Problem details ->
Up to and including the line with "Folding fin radiator", restate the records below word for word, beginning with their first line.
═══ Entries supplied
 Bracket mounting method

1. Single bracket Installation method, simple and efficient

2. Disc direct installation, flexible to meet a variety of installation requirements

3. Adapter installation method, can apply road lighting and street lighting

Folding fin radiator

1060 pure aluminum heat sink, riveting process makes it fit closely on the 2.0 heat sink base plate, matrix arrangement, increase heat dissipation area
══════
Answer to this problem ->
 Bracket mounting method

1. Single bracket Installation method, simple and efficient

2. Disc direct installation, flexible to meet a variety of installation requirements

3. Adapter installation method, can apply road lighting and street lighting

Folding fin radiator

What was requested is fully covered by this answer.